# WHAT IS ASKED:
Copy the records below, from the line containing "In the photo we" through the last line; leave out pictures.

# RECORDS FOR THE TASK:
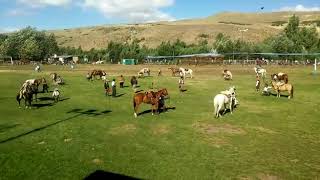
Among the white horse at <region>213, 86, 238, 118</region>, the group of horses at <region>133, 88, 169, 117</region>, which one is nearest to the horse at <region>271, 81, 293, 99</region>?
the white horse at <region>213, 86, 238, 118</region>

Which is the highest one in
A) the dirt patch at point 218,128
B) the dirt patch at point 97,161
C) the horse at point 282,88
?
the horse at point 282,88

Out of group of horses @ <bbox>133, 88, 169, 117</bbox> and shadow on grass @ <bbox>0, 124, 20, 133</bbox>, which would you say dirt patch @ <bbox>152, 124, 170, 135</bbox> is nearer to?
group of horses @ <bbox>133, 88, 169, 117</bbox>

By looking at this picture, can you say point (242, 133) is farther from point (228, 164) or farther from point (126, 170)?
point (126, 170)

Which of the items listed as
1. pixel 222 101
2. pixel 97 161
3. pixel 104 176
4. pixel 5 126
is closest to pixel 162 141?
pixel 97 161

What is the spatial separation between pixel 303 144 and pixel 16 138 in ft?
49.7

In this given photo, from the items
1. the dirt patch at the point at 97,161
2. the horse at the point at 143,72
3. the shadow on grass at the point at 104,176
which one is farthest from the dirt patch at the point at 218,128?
the horse at the point at 143,72

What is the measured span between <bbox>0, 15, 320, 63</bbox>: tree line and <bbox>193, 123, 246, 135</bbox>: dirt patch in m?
86.5

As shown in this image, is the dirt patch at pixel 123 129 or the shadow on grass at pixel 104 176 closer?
the shadow on grass at pixel 104 176

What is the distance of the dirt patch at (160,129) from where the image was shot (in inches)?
993

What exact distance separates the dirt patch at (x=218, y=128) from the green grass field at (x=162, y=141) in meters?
0.06

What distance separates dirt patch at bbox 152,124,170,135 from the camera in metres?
25.2

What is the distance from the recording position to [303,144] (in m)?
22.7

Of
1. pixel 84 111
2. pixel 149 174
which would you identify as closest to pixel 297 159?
pixel 149 174

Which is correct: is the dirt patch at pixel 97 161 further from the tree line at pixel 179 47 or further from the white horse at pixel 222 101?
the tree line at pixel 179 47
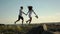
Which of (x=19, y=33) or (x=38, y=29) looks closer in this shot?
(x=38, y=29)

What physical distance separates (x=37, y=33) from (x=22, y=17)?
6.96 meters

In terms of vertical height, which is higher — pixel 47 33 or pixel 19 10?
pixel 19 10

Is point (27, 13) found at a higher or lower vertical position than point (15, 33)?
higher

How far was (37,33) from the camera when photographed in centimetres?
1203

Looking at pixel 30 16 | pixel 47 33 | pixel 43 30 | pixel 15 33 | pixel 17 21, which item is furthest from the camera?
pixel 17 21

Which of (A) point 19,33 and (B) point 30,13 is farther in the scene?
(B) point 30,13

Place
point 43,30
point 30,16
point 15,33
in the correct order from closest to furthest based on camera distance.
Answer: point 43,30 → point 15,33 → point 30,16

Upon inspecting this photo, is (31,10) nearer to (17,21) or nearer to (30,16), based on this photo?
(30,16)

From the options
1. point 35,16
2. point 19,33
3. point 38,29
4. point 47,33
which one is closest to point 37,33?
point 38,29

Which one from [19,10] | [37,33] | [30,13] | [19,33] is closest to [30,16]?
[30,13]

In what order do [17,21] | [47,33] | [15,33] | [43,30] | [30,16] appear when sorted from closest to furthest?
[47,33] → [43,30] → [15,33] → [30,16] → [17,21]

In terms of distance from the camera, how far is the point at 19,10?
19141 mm

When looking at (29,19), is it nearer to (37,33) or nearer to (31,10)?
(31,10)

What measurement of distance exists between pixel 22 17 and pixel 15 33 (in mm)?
3654
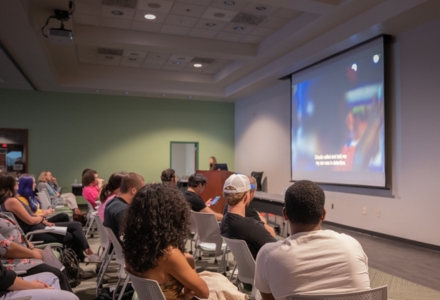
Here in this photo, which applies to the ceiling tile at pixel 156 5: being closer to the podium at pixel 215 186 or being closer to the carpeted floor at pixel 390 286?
the podium at pixel 215 186

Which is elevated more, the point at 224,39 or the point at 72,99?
the point at 224,39

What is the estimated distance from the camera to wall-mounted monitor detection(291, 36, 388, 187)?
21.4ft

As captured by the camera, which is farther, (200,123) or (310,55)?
(200,123)

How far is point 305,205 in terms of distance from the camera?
5.40 feet

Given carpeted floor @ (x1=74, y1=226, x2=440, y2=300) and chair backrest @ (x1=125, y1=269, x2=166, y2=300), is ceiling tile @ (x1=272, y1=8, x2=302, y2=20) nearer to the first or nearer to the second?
carpeted floor @ (x1=74, y1=226, x2=440, y2=300)

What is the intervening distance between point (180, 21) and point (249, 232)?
5.49 meters

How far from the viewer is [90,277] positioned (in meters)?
4.40

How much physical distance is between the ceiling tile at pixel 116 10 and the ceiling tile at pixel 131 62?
2805 millimetres

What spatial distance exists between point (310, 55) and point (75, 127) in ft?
24.6

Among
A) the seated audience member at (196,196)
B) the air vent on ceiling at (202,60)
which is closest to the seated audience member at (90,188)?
the seated audience member at (196,196)

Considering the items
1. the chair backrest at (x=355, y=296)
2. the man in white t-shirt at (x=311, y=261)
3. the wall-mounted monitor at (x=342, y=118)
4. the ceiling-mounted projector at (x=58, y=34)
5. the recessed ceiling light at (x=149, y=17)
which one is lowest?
the chair backrest at (x=355, y=296)

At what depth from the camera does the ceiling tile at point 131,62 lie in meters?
9.87

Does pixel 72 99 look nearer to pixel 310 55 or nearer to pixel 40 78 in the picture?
pixel 40 78

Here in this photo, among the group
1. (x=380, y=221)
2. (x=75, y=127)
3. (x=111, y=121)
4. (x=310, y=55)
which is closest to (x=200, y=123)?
(x=111, y=121)
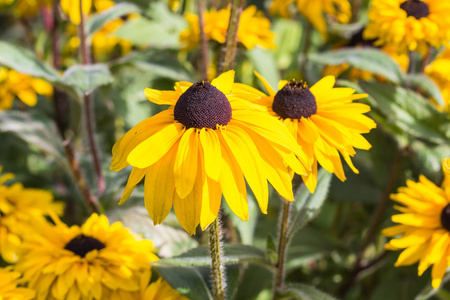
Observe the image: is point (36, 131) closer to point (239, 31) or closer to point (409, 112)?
point (239, 31)

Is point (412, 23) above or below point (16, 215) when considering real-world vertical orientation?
above

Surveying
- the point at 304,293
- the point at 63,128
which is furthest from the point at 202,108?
the point at 63,128

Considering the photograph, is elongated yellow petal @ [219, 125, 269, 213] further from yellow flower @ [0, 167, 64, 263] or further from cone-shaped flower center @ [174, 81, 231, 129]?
yellow flower @ [0, 167, 64, 263]

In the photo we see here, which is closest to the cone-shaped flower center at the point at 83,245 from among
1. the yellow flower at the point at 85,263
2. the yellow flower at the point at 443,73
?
the yellow flower at the point at 85,263

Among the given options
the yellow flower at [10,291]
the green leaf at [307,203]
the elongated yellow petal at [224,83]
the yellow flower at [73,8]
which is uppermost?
the elongated yellow petal at [224,83]

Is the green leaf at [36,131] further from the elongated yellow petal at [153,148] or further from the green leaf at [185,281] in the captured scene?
the elongated yellow petal at [153,148]

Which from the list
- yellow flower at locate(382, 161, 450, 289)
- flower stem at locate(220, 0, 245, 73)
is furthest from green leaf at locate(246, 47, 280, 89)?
yellow flower at locate(382, 161, 450, 289)

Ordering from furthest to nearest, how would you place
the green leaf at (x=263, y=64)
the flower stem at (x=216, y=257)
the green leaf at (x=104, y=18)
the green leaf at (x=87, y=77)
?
the green leaf at (x=263, y=64)
the green leaf at (x=104, y=18)
the green leaf at (x=87, y=77)
the flower stem at (x=216, y=257)
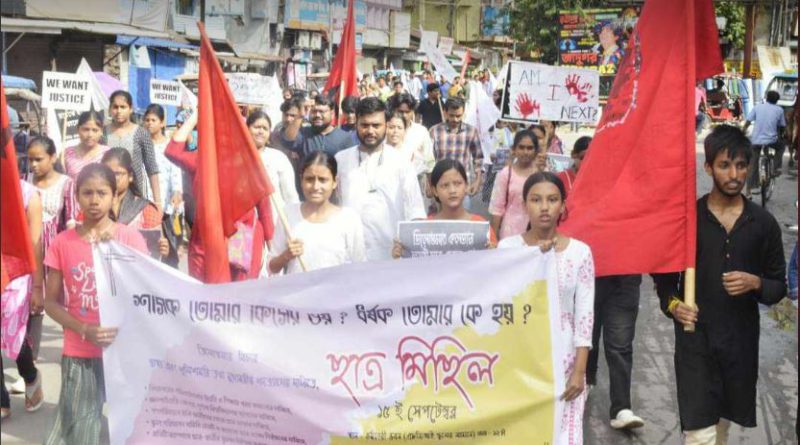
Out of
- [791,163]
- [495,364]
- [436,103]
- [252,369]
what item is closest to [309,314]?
[252,369]

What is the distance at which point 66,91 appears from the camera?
1088 centimetres

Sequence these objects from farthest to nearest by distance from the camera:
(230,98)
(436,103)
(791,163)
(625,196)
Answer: (791,163), (436,103), (230,98), (625,196)

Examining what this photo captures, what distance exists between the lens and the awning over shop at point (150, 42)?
27.8 metres

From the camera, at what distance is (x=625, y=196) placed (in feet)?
15.4

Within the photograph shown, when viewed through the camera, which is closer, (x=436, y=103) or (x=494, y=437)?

# RESPONSE FOR THIS EXERCISE:
In the photo we see here, which is closest to the cone-shaped flower center at the point at 83,245 from among
1. the yellow flower at the point at 85,263
2. the yellow flower at the point at 443,73
?
the yellow flower at the point at 85,263

Among the given options
the yellow flower at [10,291]
the green leaf at [307,203]
the elongated yellow petal at [224,83]
the yellow flower at [73,8]
which is uppermost?
the elongated yellow petal at [224,83]

Is the green leaf at [36,131] further from the elongated yellow petal at [153,148] or further from the green leaf at [185,281] in the captured scene?
the elongated yellow petal at [153,148]

Which from the list
- yellow flower at locate(382, 161, 450, 289)
- flower stem at locate(220, 0, 245, 73)
is furthest from green leaf at locate(246, 47, 280, 89)?
yellow flower at locate(382, 161, 450, 289)

Ordering from furthest to nearest, how would you place
the green leaf at (x=263, y=64)
the flower stem at (x=216, y=257)
the green leaf at (x=104, y=18)
the green leaf at (x=87, y=77)
?
the green leaf at (x=263, y=64)
the green leaf at (x=104, y=18)
the green leaf at (x=87, y=77)
the flower stem at (x=216, y=257)
Out of
- [791,163]
- [495,364]
- [436,103]
- [252,369]
what item is closest to [309,314]?
[252,369]

What is the distance at which point 66,91 appears from the camera?
1088 centimetres

Sequence these objects from farthest to nearest by distance from the camera:
(230,98)
(436,103)
(791,163)
(625,196)
Answer: (791,163), (436,103), (230,98), (625,196)

Examining what this photo captures, what distance exists between the lens and the awning over shop at point (150, 42)?
27.8 metres

From the camera, at what distance is (x=625, y=196) placed (in feet)?
15.4

Within the photograph shown, when viewed through the camera, which is closer, (x=436, y=103) or (x=494, y=437)?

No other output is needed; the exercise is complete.